MILK LIFE WILL HAVE $50 MILLION poured into it by the nation's dairy processors. In an attempt to revive slumping fluid sales, it will zero in on morning meals, which account for about 50 percent of milk consumption.

CONTINUED COLD WEATHER AND FORAGE ISSUES stymied milk flow in the Midwest. Wisconsin, Minnesota, Iowa, Illinois and Missouri were off 2 to 5 percent on January milk. Ohio was down 1.3 percent.

NATIONALLY, MILK FLOW GREW 1 PERCENT. Only Colorado (5.8 percent) and Kansas (5.3 percent) outpaced California's 4.7 percent growth.

THERE WAS A FURTHER DROP in pick-up tanker milk samples testing positive for antibiotics . . . 445 out of 3.2 million or 0.014 percent. That was down from last year's 0.017 percent and represented an all-time low.

THE U.S. NEARLY TRIPLED AG EXPORTS between 2000 and 2013 to reach $140.9 billion last year, reported USDA. Fruit and nuts topped the ag product list at $31.4 billion; soybeans, $20.9 billion; livestock, $18.9 billion; and wheat, $10 billion. Dairy was $6.7 billion.

U.S. MILK OUTPUT COULD GROW 22 PERCENT over the next decade to reach 246 billion pounds, estimated USDA. Cow numbers pegged to hold steady. For more on 2013 production, turn to page 155.

THE WORST DROUGHT IN CALIFORNIA'S HISTORY continued as each of the past 12 months ranked as the driest on record since 1895.

HOWEVER, ALFALFA EXPORTS TO CHINA remained red hot. One Arizona College of Law professor estimated 100 billion gallons of water are being exported to China each year via alfalfa sales, reported the BBC. The professor suggested that was enough water for 1 million families.

FARM WAGES WOULD CLIMB from $10.80 to $26.57 an hour just to replace undocumented workers if the federal government followed an enforcement-only approach to immigration reform, reported a Farm Bureau study. Livestock production, including dairy, could fall 13 to 27 percent.

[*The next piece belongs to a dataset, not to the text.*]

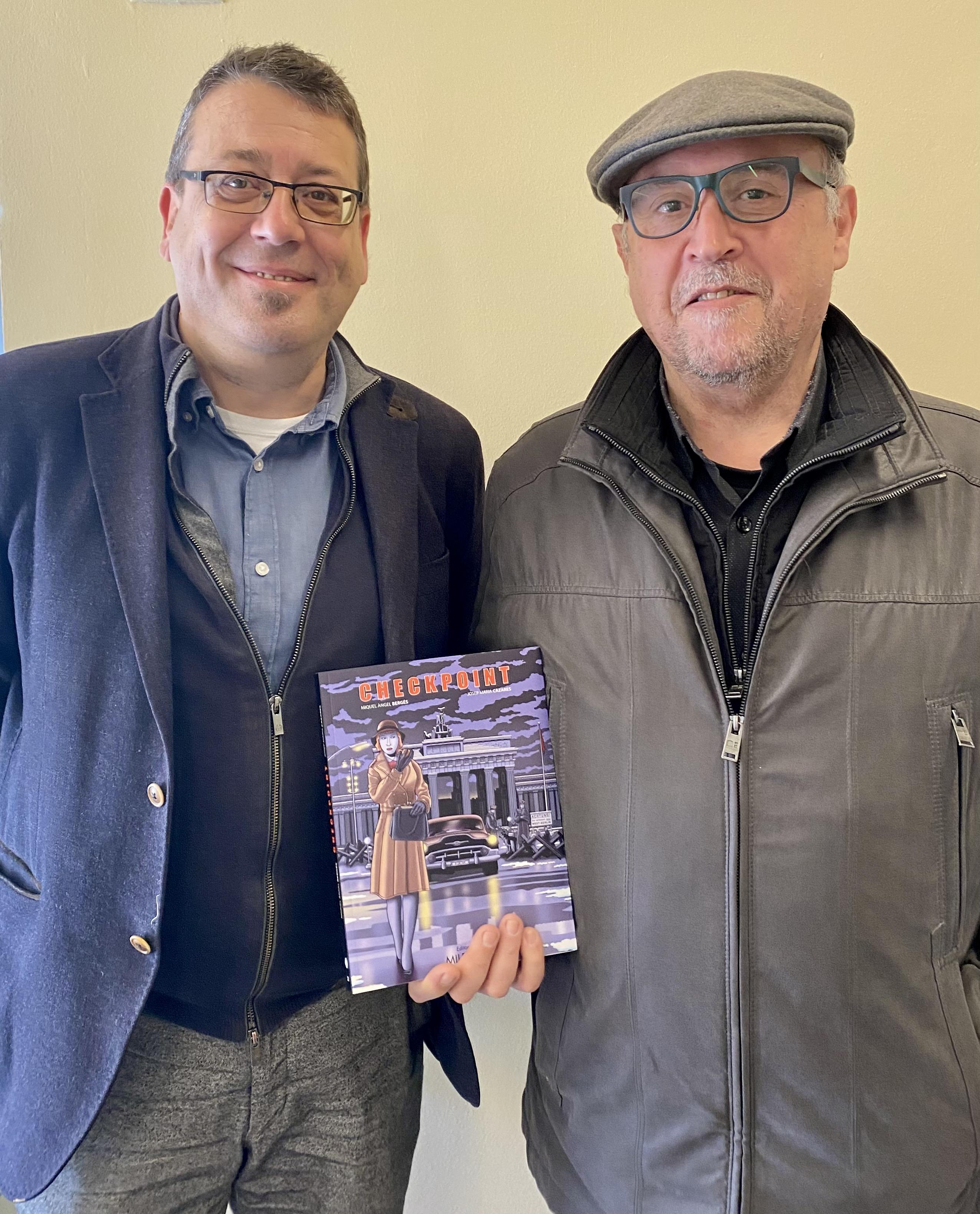 Josep Maria Cazares y Miquel Àngel Bergés sitúan en la Guerra Fría su nueva novela gráfica, Checkpoint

BRIEFLY: March-to-August Class III futures averaged $20.50 at the magazine's close, up $2.55 since the new year. Livestock sent to packers fell 5.4 percent compared to last January. As a result, dairy cows now accounted for 10.2 percent of all sales. Beef prices set a new record for the fourth straight month. DHIA somatic cell counts averaged 199 last year, a new low. Butterfat levels reached 3.83 percent, up 0.19 since 2000 in the Northwest Federal Order. Protein climbed 0.17 to reach 3.19 percent.